How Colleges Are Cracking Down on Students Now
The New York Times
Colleges are using surveillance videos and search warrants to investigate students involved in pro-Palestinian protests. Experts say it’s a new frontier in campus security that could threaten civil liberties.
At the University of Pennsylvania last fall, someone splattered red paint on a statue honoring Benjamin Franklin, the school’s founder.
Within hours, campus workers washed it off. But the university was eager to find the culprit.
A pro-Palestinian group had claimed responsibility on social media. The university examined footage and identified a student’s cellphone number using data from the campus Wi-Fi near the statue at the time it was vandalized. Campus police obtained a search warrant for T-Mobile’s call records for the phone, and later a warrant to seize the phone itself.

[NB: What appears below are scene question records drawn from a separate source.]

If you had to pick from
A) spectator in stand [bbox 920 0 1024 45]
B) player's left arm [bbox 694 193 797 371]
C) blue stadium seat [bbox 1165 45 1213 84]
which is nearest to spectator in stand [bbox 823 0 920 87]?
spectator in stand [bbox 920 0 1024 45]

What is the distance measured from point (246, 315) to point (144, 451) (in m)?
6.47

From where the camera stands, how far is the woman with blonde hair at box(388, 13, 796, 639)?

On Oct. 18 at 6 a.m., armed campus and city police appeared at the off-campus home of a student believed to be the phone’s owner. A neighbor said they shined lights into her bedroom window, holding guns. Then they entered the student’s apartment and seized his phone, according to a police filing.
Months later, the student has not been charged with any crime.
The Penn investigation, which remains open, is one of several across the country in which universities have turned to more sophisticated technology and shows of police force to investigate student vandalism and other property crimes related to pro-Palestinian demonstrations. (The student who had his phone seized did not respond to an interview request.)